1 An earlier riverine campaign that used this approach was the attack on Fort Pikit in the Philippines in April 1945. The operation, improvised almost overnight, was credited with cutting a month off the campaign for the island of Mindanao. Details can be found in Volume 13 of Morison.

2 Named after the famous early American ironclad.

3 There are a lot of good works on the riverine war in Vietnam if you want more details. Some I consulted are US Navy Operations on Inland Waters and War in the Shallows.

Comments

  1. December 18, 2019Alexander said...

    I imagine most minesweeping techniques aren't effective against command detonated mines. Do you use some kind of boat mounted metal detector? How did it compare to route clearance on Afghan roads?

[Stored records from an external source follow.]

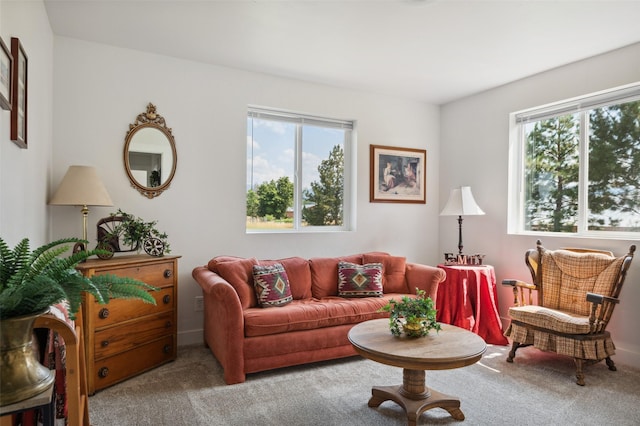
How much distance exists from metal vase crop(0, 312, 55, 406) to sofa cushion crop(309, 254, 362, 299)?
2.84 meters

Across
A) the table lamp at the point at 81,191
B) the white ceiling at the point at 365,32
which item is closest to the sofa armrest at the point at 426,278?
the white ceiling at the point at 365,32

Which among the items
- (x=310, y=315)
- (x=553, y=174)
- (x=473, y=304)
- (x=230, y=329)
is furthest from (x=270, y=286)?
(x=553, y=174)

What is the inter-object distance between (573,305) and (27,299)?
3.80 m

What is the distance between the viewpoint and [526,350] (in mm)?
3613

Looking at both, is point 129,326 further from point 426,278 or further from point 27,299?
point 426,278

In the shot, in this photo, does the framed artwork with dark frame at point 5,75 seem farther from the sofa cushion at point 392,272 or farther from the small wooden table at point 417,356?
the sofa cushion at point 392,272

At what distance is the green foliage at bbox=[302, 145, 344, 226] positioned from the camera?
4.46m

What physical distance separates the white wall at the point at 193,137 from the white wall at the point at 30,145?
0.76ft

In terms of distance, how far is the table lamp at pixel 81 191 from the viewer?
2.84 m

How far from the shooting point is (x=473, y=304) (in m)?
3.88

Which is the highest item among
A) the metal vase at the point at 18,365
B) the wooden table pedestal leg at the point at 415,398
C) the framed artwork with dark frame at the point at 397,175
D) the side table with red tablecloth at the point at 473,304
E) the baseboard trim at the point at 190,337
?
the framed artwork with dark frame at the point at 397,175

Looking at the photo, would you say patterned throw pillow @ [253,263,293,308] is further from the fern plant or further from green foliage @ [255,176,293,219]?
the fern plant

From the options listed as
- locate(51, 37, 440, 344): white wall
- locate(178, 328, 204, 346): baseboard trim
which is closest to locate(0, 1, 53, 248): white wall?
locate(51, 37, 440, 344): white wall

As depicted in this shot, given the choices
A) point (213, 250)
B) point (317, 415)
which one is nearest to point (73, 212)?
point (213, 250)
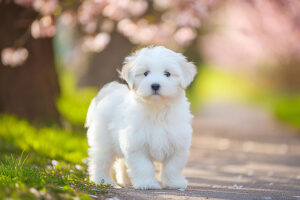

  2. December 19, 2019bean said...

    There's not much you can do against command-detonated mines. Sweep gear might be able to cut the wires, I guess. But those are usually tied into a bigger ambush, and you just have to make sure that your crew have shock-mounted seats, and hope to fight your way out.

  3. December 20, 2019Alexander said...

    It wouldn't have been an option in Vietnam, but could a similar operation now make use of imaging sonar and ROVs to defeat command detonated mines?

  4. December 20, 2019bean said...

    That's definitely something they'd make use of, although it certainly wouldn't be perfect. Anywhere we're likely to be fighting is likely to have a fairly cavalier attitude towards garbage disposal by throwing stuff in canals and rivers. Each of those is an accidental decoy for mines. If you could have the ROV do route clearance ahead of time, it would work a lot better (otherwise they could trigger an ambush by dumping a bunch of trash and hitting us while the ROVs are working on it) but that requires secure communications channels, which are hard to do from underwater.

  5. December 20, 2019Lambert said...

    I suppose it is to boats what IEDs are to land vehicles.
    If there were an easy solution, we'd have found it in the Middle East.

  6. December 22, 2019Joachim Schipper said...

    Thanks for writing this!

    One small typo: "known as each known as"

  7. December 22, 2019bean said...

    Typo fixed.

    And this was a particularly interesting series to write. Trying to draw out as many threads on riverine warfare as I could lead to some odd places, but overall, I like the result.